The Music of Jimmy Ojotriste
by Arturo Hernandez Sametier
- Publisher: Lunita Hispanic Press, LLC
- ISBN-13: 978-0996559409
Synopsis:
Arturo Hernandez-Sametier’s third book moves away from gang life for a beautiful story of fate and first love among a young group of Mexican street musicians. Jimmy Ojotriste is a disabled guitarist with a glass eye created by an aging Tijuana artist. The eye is beautiful, sad and sometimes powerful. His trio makes a living on the streets of the East Los Angeles, easily the best on the street and eyeing the larger city. They thought they had come to terms with the cancer and disability that would eventually end their trio. But this summer three magical women enter their lives. Three young couples immerse themselves in music and dance, love and brujeria to stave off the approaching betrayal.
Bio:
My father bought the oldest laundromat in L.A., and I learned to fix machines while he held me upside down in the tight space behind the washers. Our “lavamatica” operated in a milieu of gang shootings, street vendors, musicians, social activists and a growing Chicano art movement. By 16 I had become a working musician, and singing at tables paid for college. I was immersed in the LA music scene when my brother landed the lead in a Hollywood stage musical, and the director hired me to write the score. George C. Wolfe would later go on to win Tony awards as a playwright and director:
But working for George I learned what an unbridled, unstoppable commitment looks like. I believe that helped me say yes when two south central activists, Sister Natalia Duran and boxer Sugar Ray Robinson, helped me found an experimental school for the Clanton and Primera Flat’s gangs, an event that changed my life and theirs. I have been blessed with remarkable people in my life, and have lived a wonderful tension between a desire to tell stories and the opportunity to create them.

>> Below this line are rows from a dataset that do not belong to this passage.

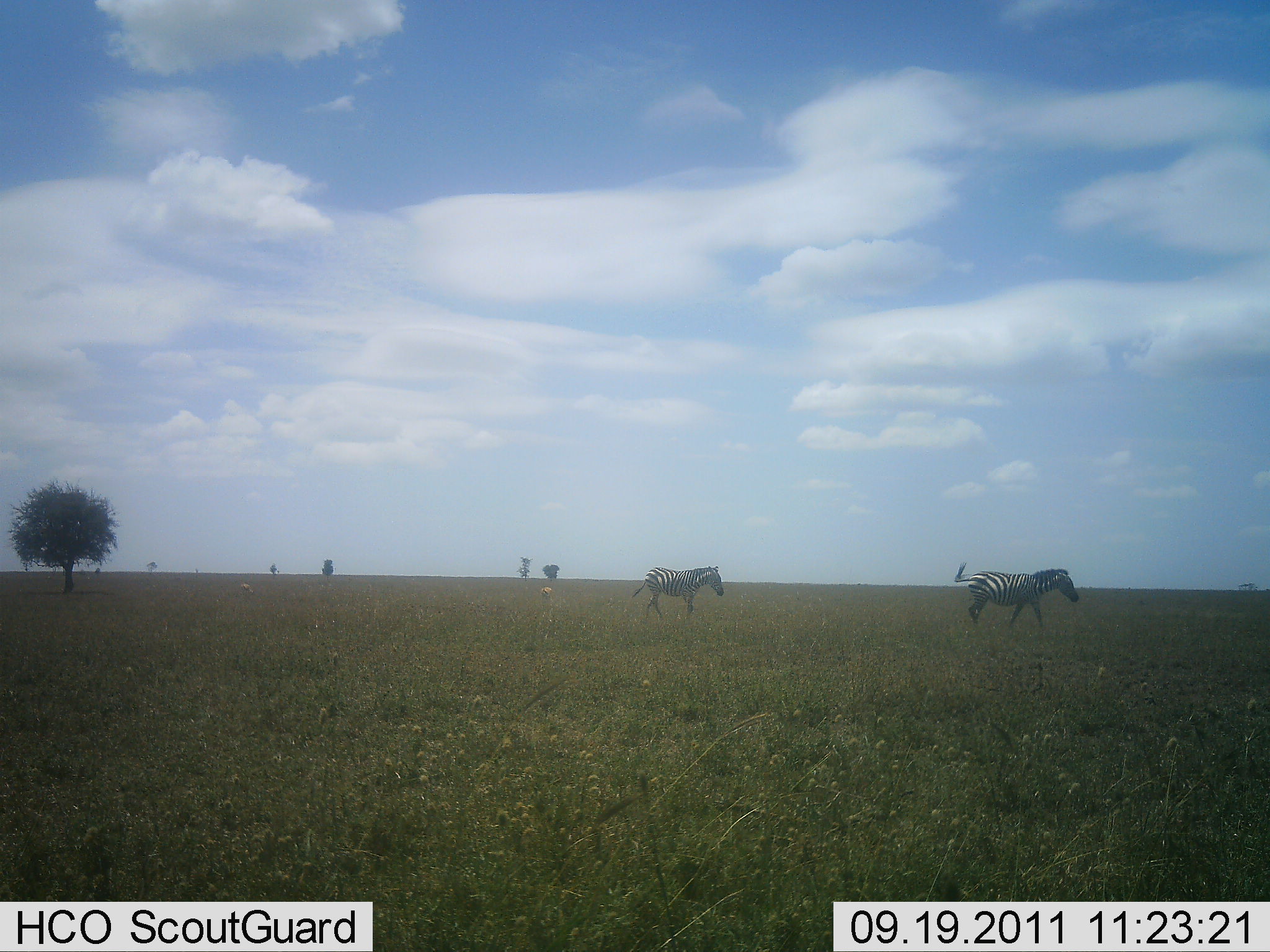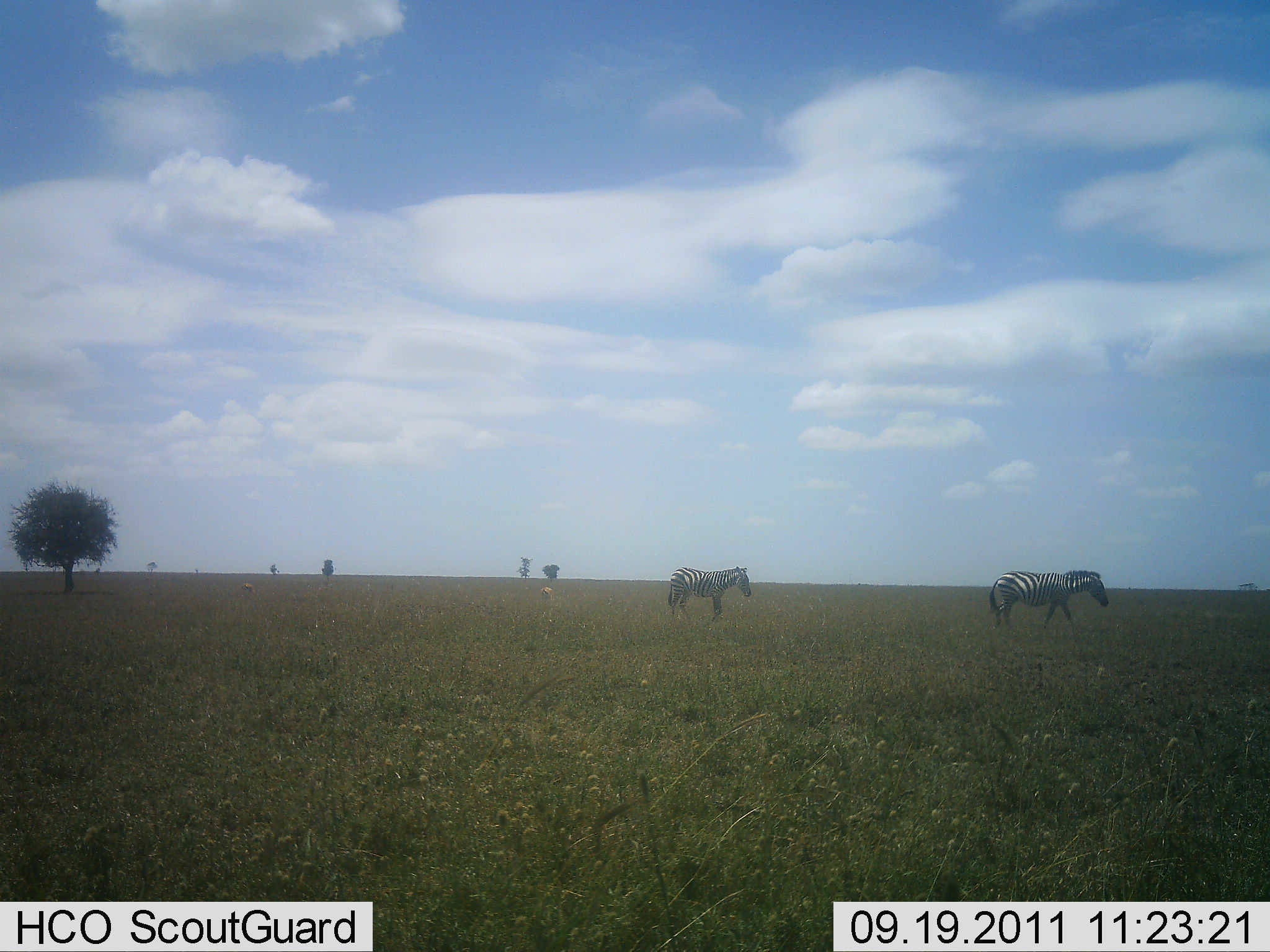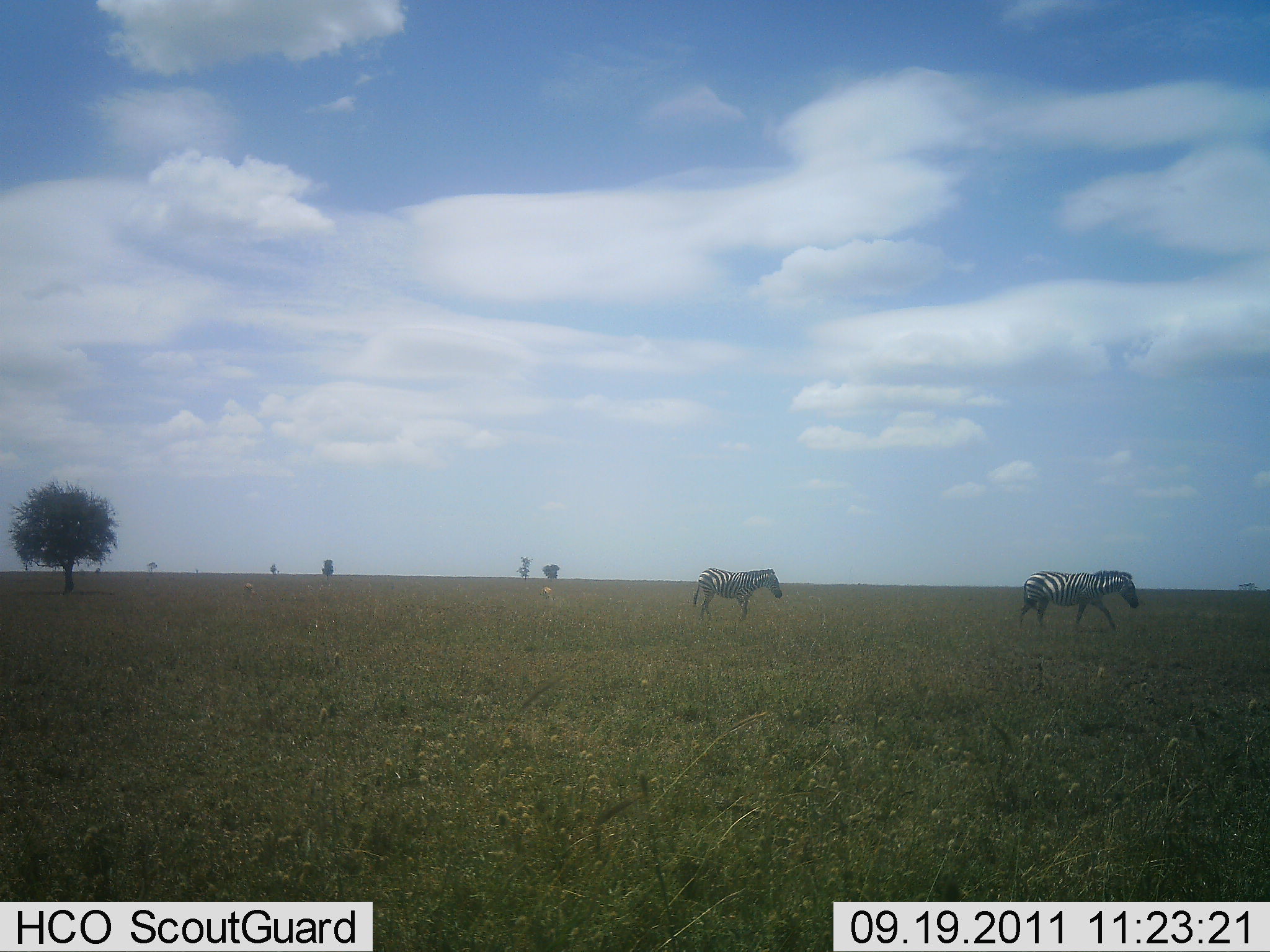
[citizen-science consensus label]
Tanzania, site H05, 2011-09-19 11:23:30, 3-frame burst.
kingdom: Animalia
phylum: Chordata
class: Mammalia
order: Perissodactyla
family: Equidae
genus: Equus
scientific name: Equus quagga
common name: plains zebra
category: zebra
Zebra (plains zebra) (Equus quagga), count 2. Behavior (volunteer vote fractions): standing 6%, resting 0%, moving 100%, interacting 0%. Young present (vote fraction): 0%. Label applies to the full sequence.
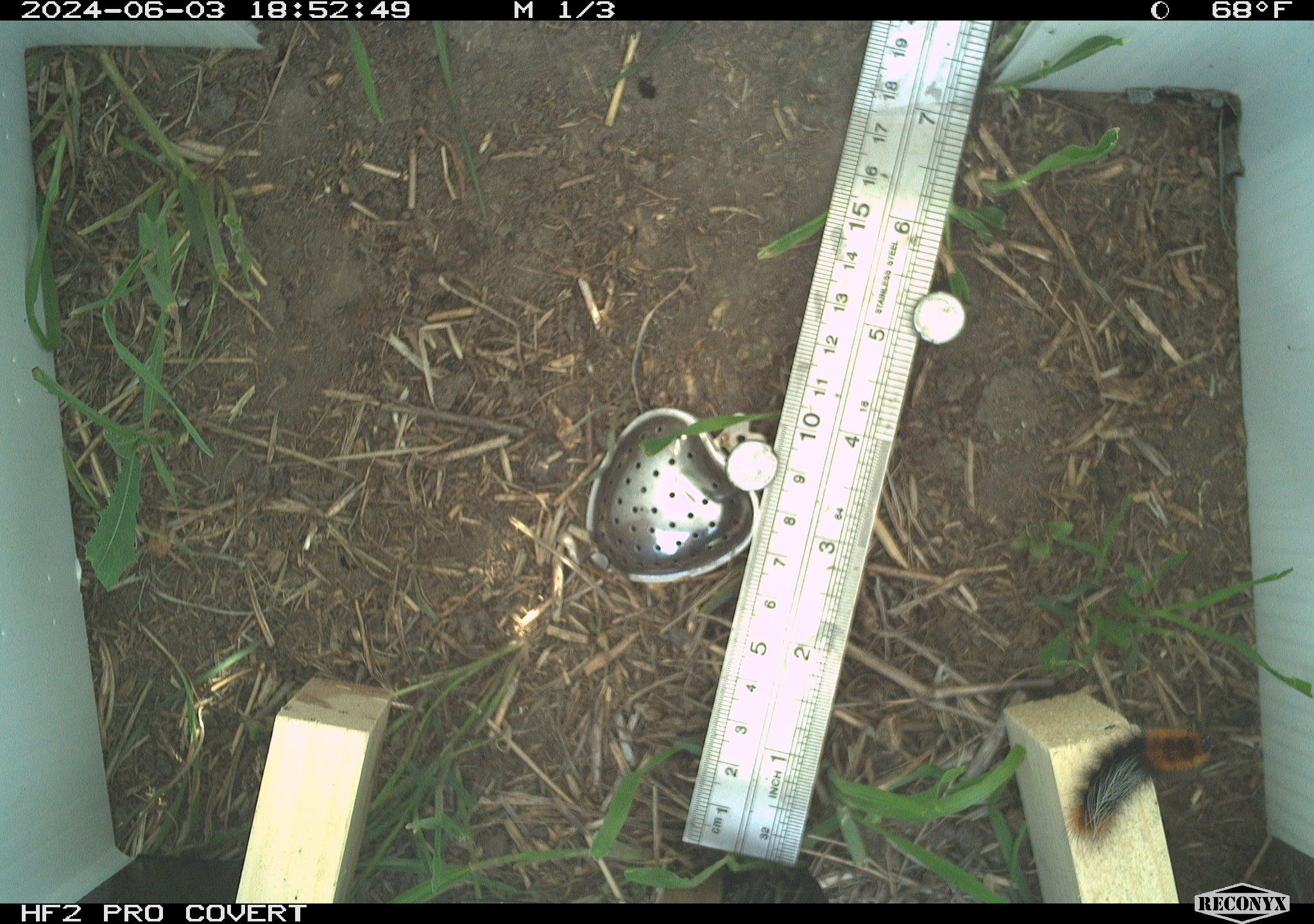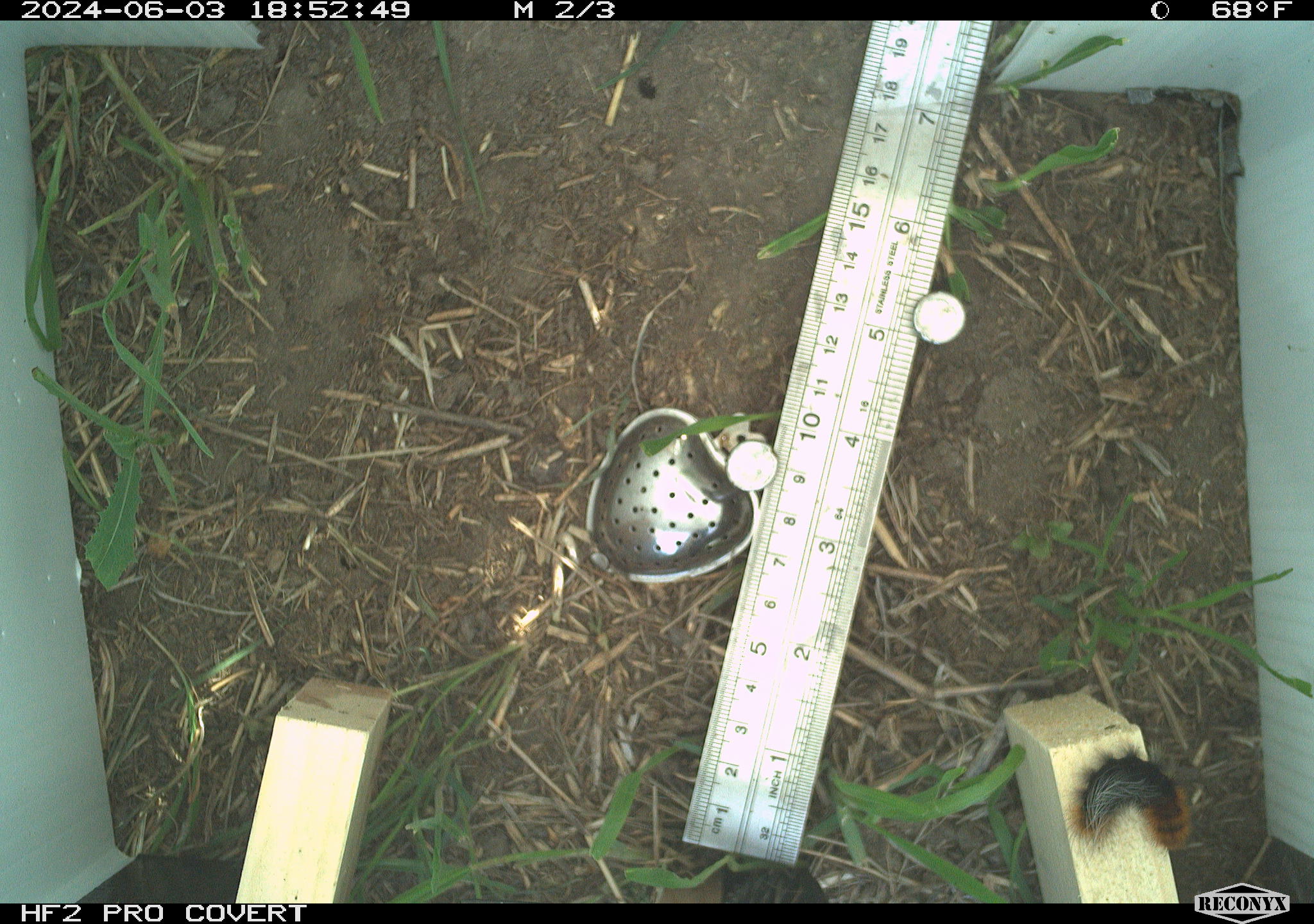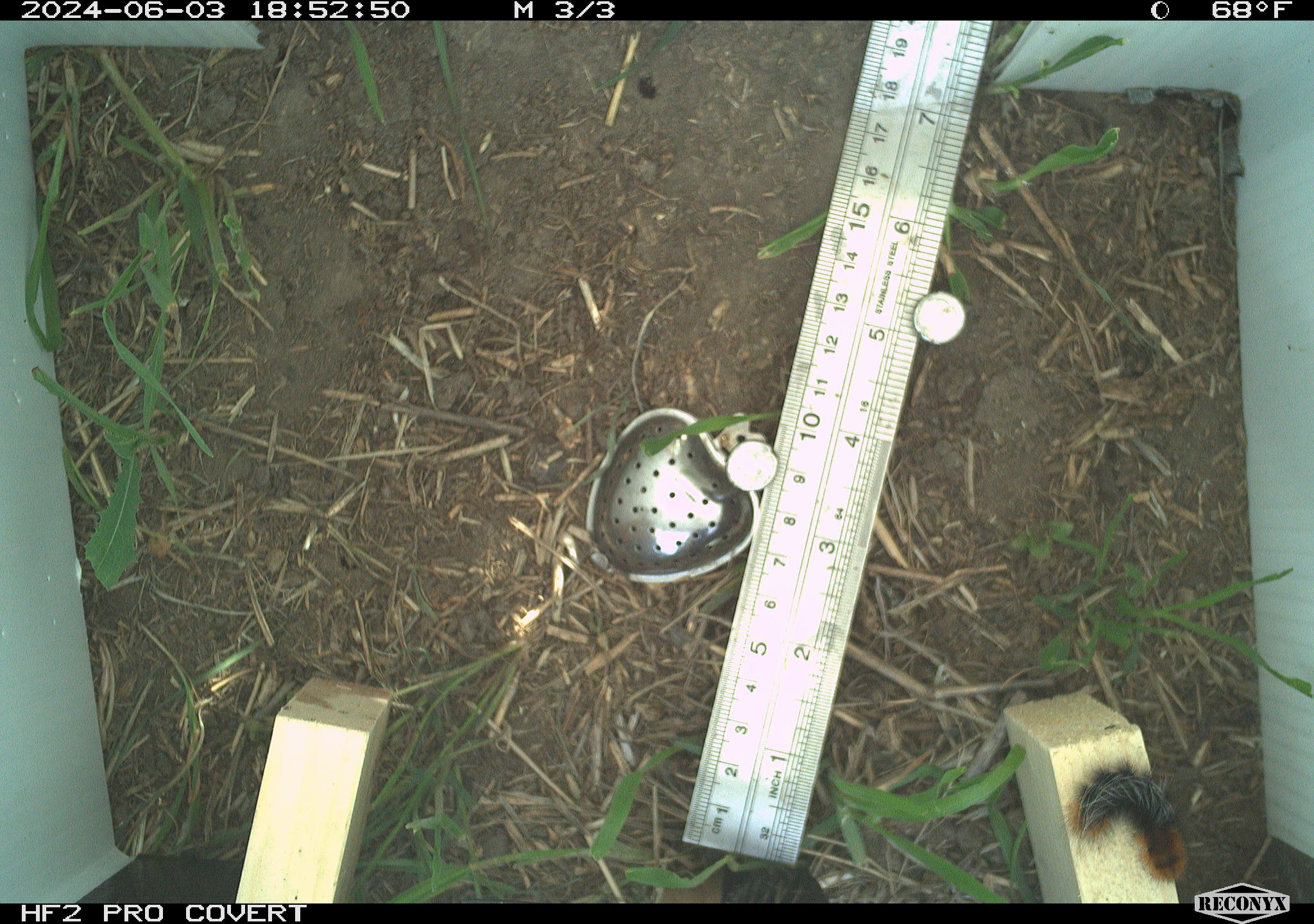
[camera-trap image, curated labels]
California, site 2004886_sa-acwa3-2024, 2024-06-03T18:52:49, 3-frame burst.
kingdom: Animalia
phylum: Arthropoda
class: Insecta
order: Lepidoptera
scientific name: Lepidoptera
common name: butterflies and moths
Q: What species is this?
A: Butterflies and moths (Lepidoptera).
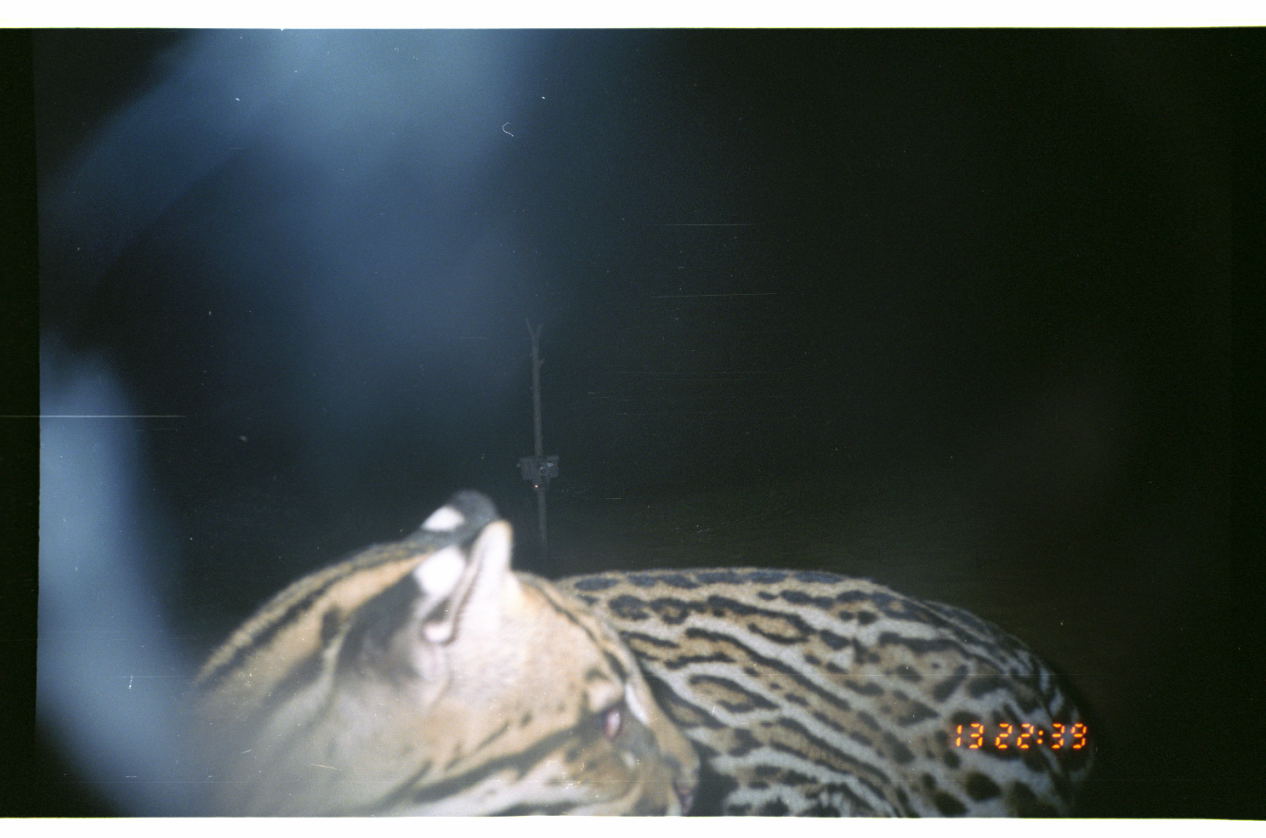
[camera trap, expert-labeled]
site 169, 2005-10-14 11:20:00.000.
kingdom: Animalia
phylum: Chordata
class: Mammalia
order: Carnivora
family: Felidae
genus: Leopardus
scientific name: Leopardus pardalis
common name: ocelot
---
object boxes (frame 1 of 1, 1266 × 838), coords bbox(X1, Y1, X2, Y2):
leopardus pardalis: bbox(168, 486, 1101, 815)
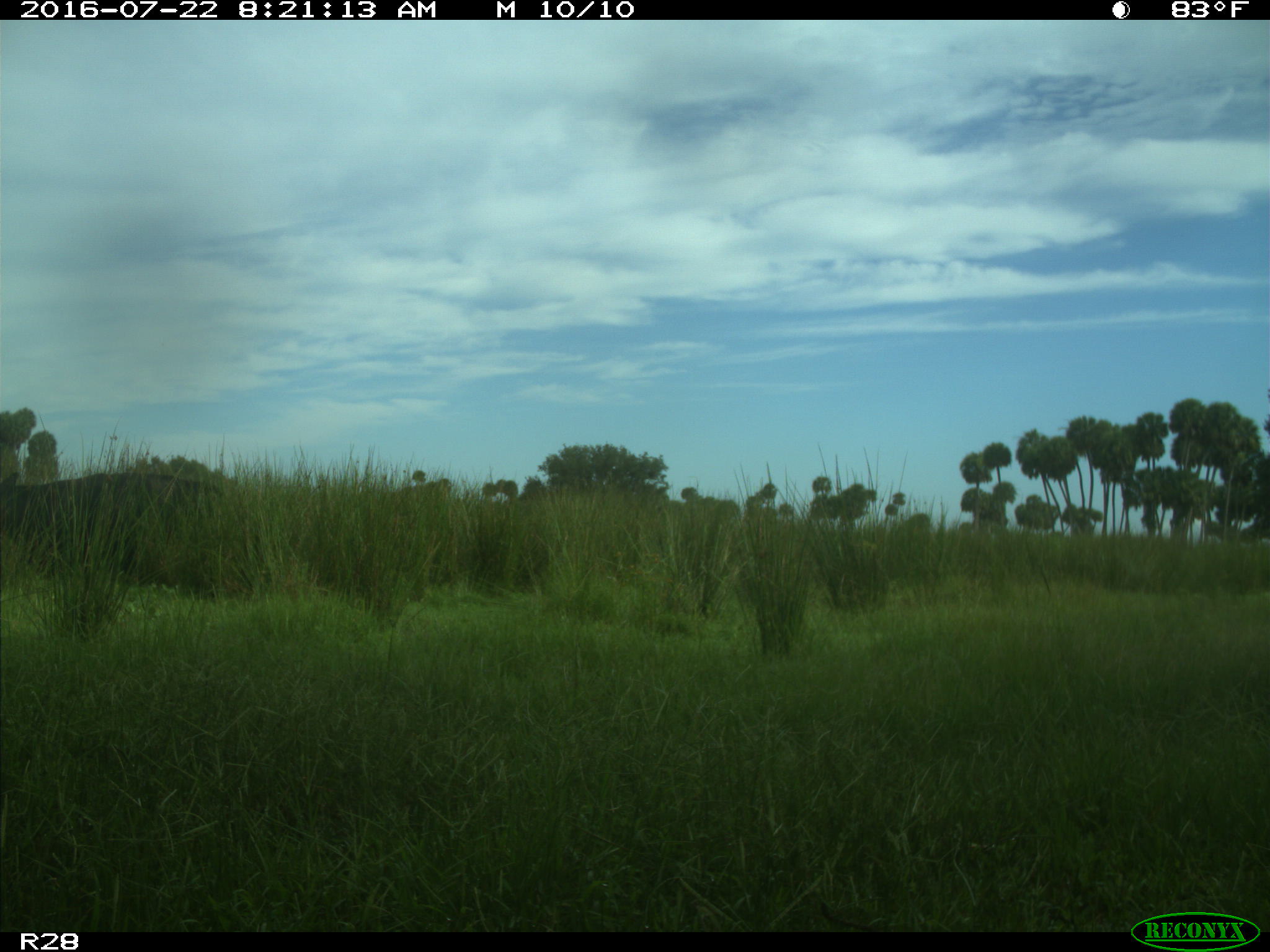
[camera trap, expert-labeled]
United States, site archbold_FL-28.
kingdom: Animalia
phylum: Chordata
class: Mammalia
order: Artiodactyla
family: Bovidae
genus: Bos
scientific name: Bos taurus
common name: domestic cow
Bos taurus (domestic cow).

Peace in the Streets: Breaking the Cycle of Gang Violence was my first book, and a revision is due in November, adding stories from my work with Apache and Pima Indian gang youth. For The Music of JimmyOjotriste, I took off two years, bought an ice truck and worked it with my twin, 9-year-old daughters – as beautiful an experience as a Papa could wish for. The truck gave me the time to write a story percolating for twenty years—finally capturing for myself the taste and resonance of music as life, the magic in my culture, the memories of an eastside youth and its dreams.